Many of the drum sounds on the LM-1 were composed of two chips that were triggered at the same time. You could individually tune each voice with individual outputs. However, it had memory limitations, so a crash cymbal sound was not available except as an expensive third-party modification. A cheaper version of the LM-1, the LinnDrum, appeared in 1982. Like its predecessor, the LM-1, it featured swappable sound chips. You can hear the LinnDrum on records such as The Cars’ Heartbeat City and Giorgio Moroder’s soundtrack for the film Scarface.
Following the success of the LM-1, Oberheim introduced the DMX. The DMX also featured digitally sampled sounds and a “swing” feature similar to the one found on the Linn machines. It became prevalent in its own right, becoming a staple of the developing hip-hop scene. Other manufacturers soon began to produce machines, e.g., the Sequential Circuits Drum-Traks and Tom, the E-mu Drumulator, and the Yamaha RX11. In 1986, the SpecDrum by Cheetah Marketing, an inexpensive 8-bit sampling drum external module for the ZX Spectrum, came to light, with a price less than £30.
In 1980, the Roland Corporation launched the TR-808 Rhythm Composer. It was one of the earliest programmable drum machines. With it, users could create their rhythms rather than having to use preset patterns. Unlike its predecessors, the 808 is entirely analog. This means it generates sounds non-digitally via hardware rather than samples. Launched when electronic music was far from mainstream, the 808 received mixed reviews for its unrealistic drum sounds and consequently was a commercial failure.
After building approximately 12,000 units, Roland discontinued the 808 production. Hip-hop, dance track producers, rediscovered the TR-808 in 1982 band eventually became the trigger for much of the subsequent dance-oriented, electro, and techno music genres. But it became a huge success only after it was no longer in production. The drum sounds in the TR-808 are produced using ringing filters and filtered noise.
Throughout the 1980s, the TR-808 attracted a cult following among underground musicians for its affordability, ease of use, and distinctive sounds, particularly its deep, “booming” bass drum. It became a foundation of the emerging electronic, dance, and hip hop genres. The TR-808 was eventually used on more hit records than any other drum machine. Its popularity with hip hop, in particular, has made it one of the most influential inventions in popular music. Music producers continue to use their sounds as samples included with music software and modern drum machines.

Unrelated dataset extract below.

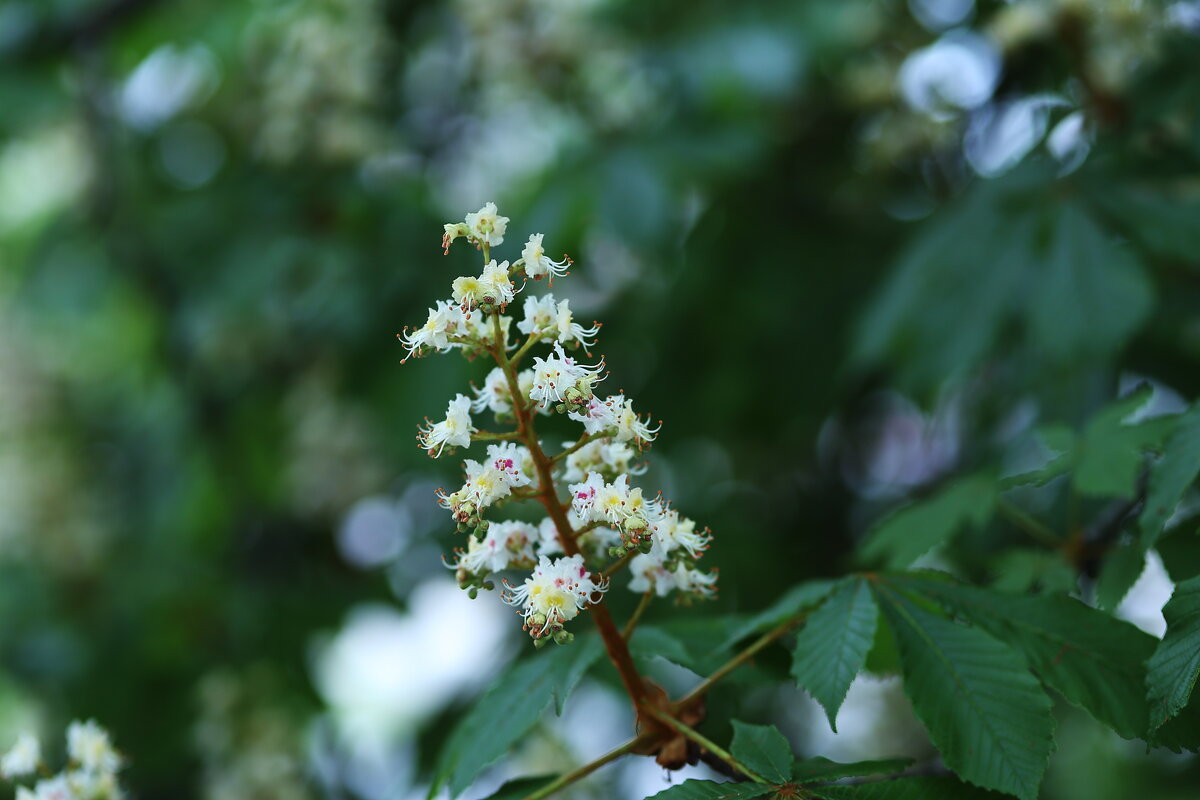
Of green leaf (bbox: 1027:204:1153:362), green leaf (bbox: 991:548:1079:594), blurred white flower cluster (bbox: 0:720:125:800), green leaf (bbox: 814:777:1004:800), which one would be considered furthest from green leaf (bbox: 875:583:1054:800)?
blurred white flower cluster (bbox: 0:720:125:800)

In 1983, the TR-909 came to light. It was the first Roland drum machine to use MIDI, which synchronizes devices built by different manufacturers. It was also the first Roland drum machine to use samples for some sounds. Like the TR-808, the TR-909 was a commercial failure but had a lasting impact on popular music after inexpensive units circulated on the used market.
Alongside the Roland TB-303 bass synthesizer, it shaped the development of electronic genres such as techno, house, and acid. TR-909 was an improved TR-808, with more accenting detail possible than the TR-808. It also provided a shuffle control to provide swing in the patterns. Once again, it became the machine to use for dance music almost as soon as it stopped being manufactured.
By 2000, standalone drum machines had become less frequent, partly replaced by general-purpose hardware samplers controlled by sequencers, software-based sequencing, and sampling. However, traditional drum machines are still being made by companies such as Roland Corporation (under the name Boss), Zoom, Korg and Alesis, whose SR-16 drum machine has remained popular since it was introduced in 1991.
There are percussion-specific sound modules that can be triggered by pickups, trigger pads, or through MIDI. These are called drum modules; the Alesis D4 and Roland TD-8 are famous examples. Unless such a sound module also features a sequencer, it is, strictly speaking, not a drum machine.